SUPPLIED PASSAGE
'''

Issue No. 05 - May (2012 vol. 45)
DOI Bookmark: http://doi.ieeecomputersociety.org/10.1109/MC.2012.183
Charles Severance , University of Michigan
For those of us closely watching the earliest implementation of the National Science Foundation Network (NSFNet) in the mid to late 1980s, it felt like witnessing a baby sea turtle hatch far from the water and then sprint toward the safety of the ocean, all the while dodging hungry seagulls.
Telephone companies wanted to maintain their monopoly on long-distance data transport, using leased-line technology in the US and X.25 data networks in Europe and elsewhere. Well-developed proprietary networks were already available from commercial vendors, including IBM's SNA and DECnet from Digital Equipment (DEC).
The stakes were high. Through patents, licenses, and usage fees, telephone companies could extract profit from every aspect of distributed computing, and if NSFNet succeeded, it would prevent those companies from providing a full-stack solution to wide area data networking. Companies that owned the core network technology also owned the edges of that network and could ultimately set the agenda for all hardware and software connected to it.
If NSFNet had selected DECnet as its underlying protocol instead of TCP/IP, in all likelihood, instead of carrying an Apple or Android phone right now, you would have a DEC phone in your pocket running the VMS operating system. If this seems fanciful or unlikely, look up the "AT&T You Will" advertisements from 1993 on YouTube. The future would have been very different if proprietary forces found a way to own the Internet's core in the late 1980s.

'''

COLLECTED MATERIAL

'''

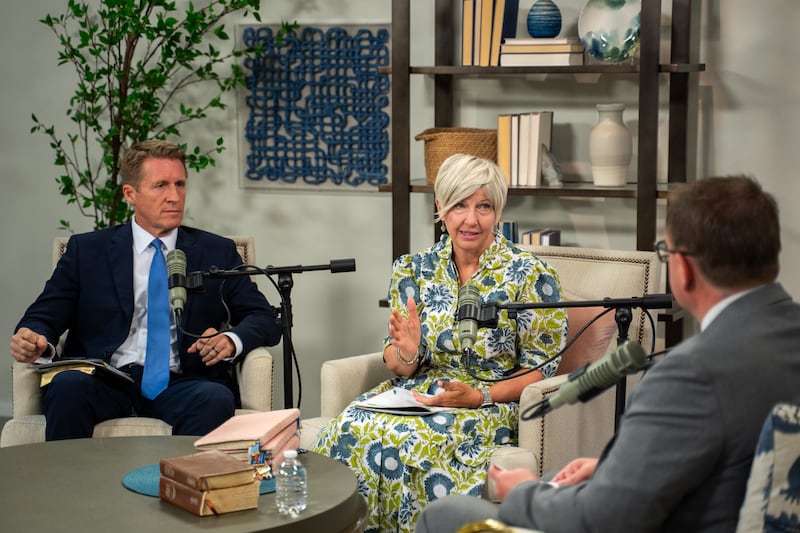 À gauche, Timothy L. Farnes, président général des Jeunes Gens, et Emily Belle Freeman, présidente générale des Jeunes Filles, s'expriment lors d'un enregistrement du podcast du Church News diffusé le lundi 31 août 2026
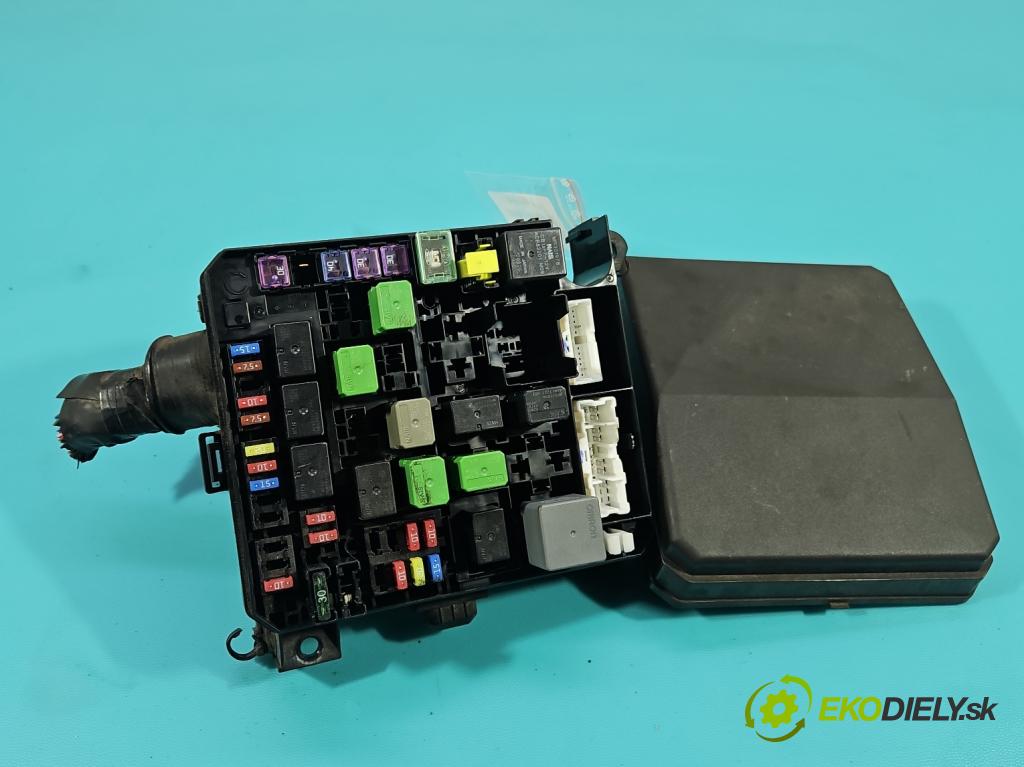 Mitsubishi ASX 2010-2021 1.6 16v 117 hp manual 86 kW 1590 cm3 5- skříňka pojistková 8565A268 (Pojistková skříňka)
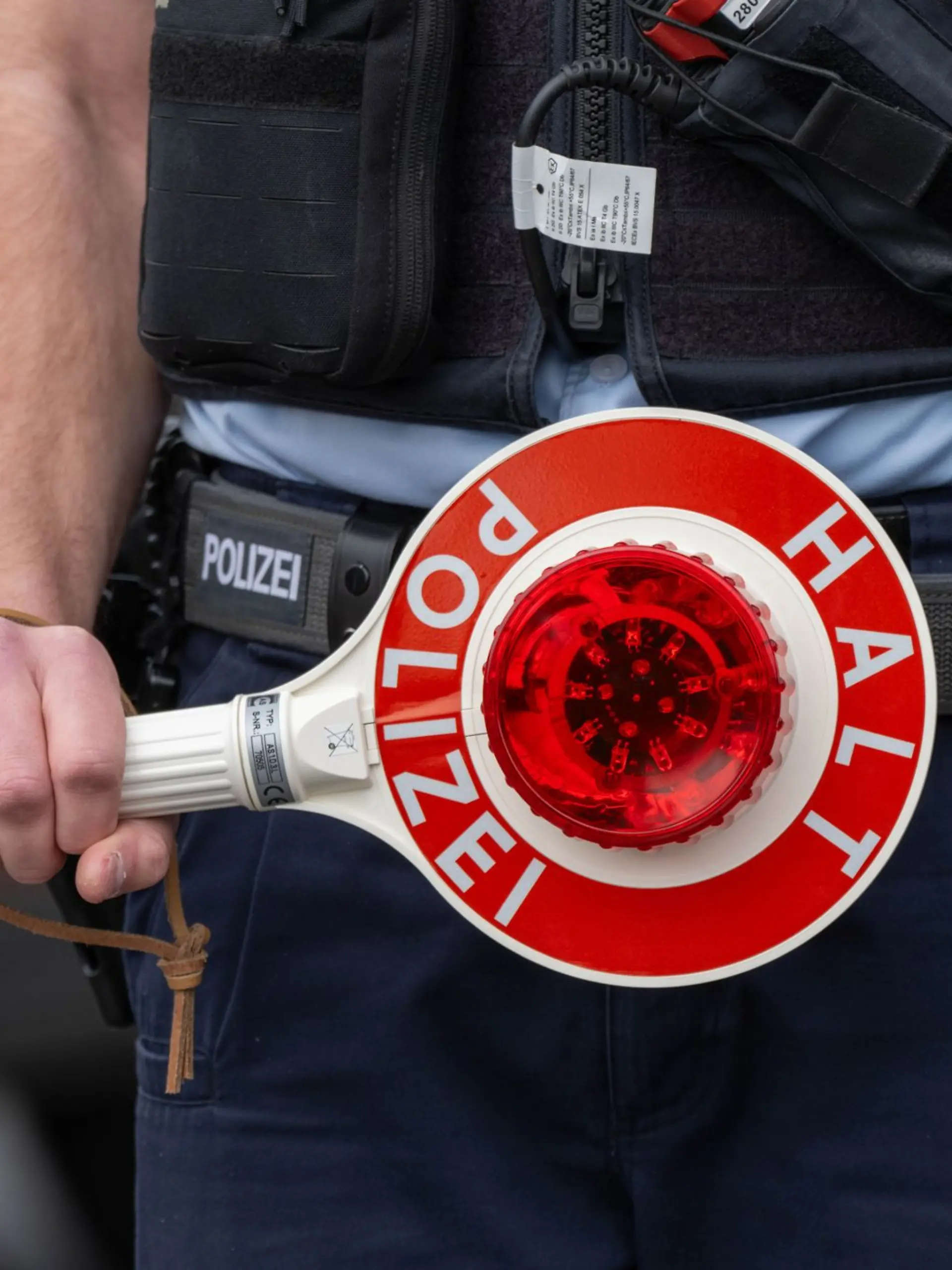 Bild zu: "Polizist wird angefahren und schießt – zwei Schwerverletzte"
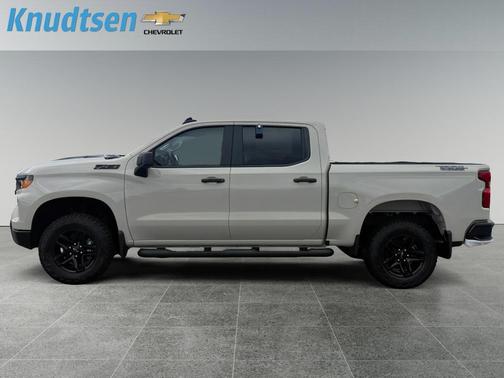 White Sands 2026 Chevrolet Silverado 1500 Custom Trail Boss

'''

PROBLEM DETAILS
According to the NSFNet article, which proprietary networks from commercial vendors were already available?

SOLUTION TO THE EXERCISE
IBM's SNA and DECnet from Digital Equipment (DEC).